Action potential propagation and block in a model of atrial tissue with myocyte-fibroblast coupling

TL;DR

This study combines simulations and asymptotic theory to analyze how fibroblast distribution affects electrical propagation and block in atrial tissue, providing insights into arrhythmia mechanisms.

Contribution

It extends an asymptotic theory to model the effects of different fibroblast distributions on action potential propagation and block in atrial tissue.

Findings

Propagation block occurs at critical fibroblast parameters.

The asymptotic model accurately predicts propagation block.

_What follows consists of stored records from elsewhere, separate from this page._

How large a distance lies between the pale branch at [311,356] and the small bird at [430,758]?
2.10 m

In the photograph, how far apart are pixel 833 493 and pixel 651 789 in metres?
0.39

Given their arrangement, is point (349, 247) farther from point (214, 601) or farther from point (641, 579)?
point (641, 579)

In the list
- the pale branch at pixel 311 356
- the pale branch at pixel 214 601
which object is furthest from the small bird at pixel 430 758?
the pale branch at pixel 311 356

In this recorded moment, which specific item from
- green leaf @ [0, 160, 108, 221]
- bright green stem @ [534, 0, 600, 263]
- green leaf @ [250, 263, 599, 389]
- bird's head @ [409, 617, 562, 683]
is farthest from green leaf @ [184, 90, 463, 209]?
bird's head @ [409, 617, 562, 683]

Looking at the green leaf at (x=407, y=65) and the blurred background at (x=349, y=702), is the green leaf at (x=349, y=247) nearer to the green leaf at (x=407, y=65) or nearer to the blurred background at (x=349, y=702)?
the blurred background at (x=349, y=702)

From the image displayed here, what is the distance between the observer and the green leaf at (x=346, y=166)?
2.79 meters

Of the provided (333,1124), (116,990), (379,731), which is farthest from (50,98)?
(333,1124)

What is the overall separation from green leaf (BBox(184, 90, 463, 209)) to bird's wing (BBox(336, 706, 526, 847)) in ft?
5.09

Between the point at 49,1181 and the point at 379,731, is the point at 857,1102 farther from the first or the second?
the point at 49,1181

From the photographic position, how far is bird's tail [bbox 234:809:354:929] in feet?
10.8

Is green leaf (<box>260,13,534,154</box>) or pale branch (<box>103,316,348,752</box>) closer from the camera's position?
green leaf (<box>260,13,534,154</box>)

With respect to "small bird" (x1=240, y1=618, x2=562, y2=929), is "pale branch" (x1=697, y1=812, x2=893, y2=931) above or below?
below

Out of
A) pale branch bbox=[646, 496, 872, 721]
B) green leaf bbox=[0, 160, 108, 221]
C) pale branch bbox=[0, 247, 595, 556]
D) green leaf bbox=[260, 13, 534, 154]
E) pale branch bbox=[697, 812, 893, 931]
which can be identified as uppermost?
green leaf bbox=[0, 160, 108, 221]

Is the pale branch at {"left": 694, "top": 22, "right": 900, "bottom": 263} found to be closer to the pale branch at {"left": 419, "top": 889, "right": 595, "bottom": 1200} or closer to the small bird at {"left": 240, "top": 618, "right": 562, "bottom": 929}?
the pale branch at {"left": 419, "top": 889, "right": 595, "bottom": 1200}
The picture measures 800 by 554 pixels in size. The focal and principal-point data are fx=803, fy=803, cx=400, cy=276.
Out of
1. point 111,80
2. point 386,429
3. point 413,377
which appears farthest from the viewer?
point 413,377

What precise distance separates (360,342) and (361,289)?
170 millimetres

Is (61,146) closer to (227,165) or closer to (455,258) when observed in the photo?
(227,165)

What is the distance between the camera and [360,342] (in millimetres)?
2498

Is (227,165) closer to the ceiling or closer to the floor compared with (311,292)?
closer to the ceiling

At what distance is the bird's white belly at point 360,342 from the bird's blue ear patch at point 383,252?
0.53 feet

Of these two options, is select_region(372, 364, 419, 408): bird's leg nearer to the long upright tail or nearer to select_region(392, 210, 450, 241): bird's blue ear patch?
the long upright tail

Biomarkers like conduction velocity are estimated and validated.

Abstract

The electrical coupling between myocytes and fibroblasts and the spacial distribution of fibroblasts within myocardial tissues are significant factors in triggering and sustaining cardiac arrhythmias but their roles are poorly understood. This article describes both direct numerical simulations and an asymptotic theory of propagation and block of electrical excitation in a model of atrial tissue with myocyte-fibroblast coupling. In particular, three idealised fibroblast distributions are introduced: uniform distribution, fibroblast barrier and myocyte strait, all believed to be constituent blocks of realistic fibroblast distributions. Primary action potential biomarkers including conduction velocity, peak potential and triangulation index are estimated from direct simulations in all cases. Propagation block is found to occur at certain critical values of the parameters defining each idealised fibroblast distribution and these critical values are accurately determined. An asymptotic theory proposed earlier is extended and applied to the case of a uniform fibroblast distribution. Biomarker values are obtained from hybrid analytical-numerical solutions of coupled fast-time and slow-time periodic boundary value problems and compare well to direct numerical simulations. The boundary of absolute refractoriness is determined solely by the fast-time problem and is found to depend on the values of the myocyte potential and on the slow inactivation variable of the sodium current ahead of the propagating pulse. In turn, these quantities are estimated from the slow-time problem using a regular perturbation expansion to find the steady state of the coupled myocyte-fibroblast kinetics. The asymptotic theory gives a simple analytical expression that captures with remarkable accuracy the block of propagation in the presence of fibroblasts.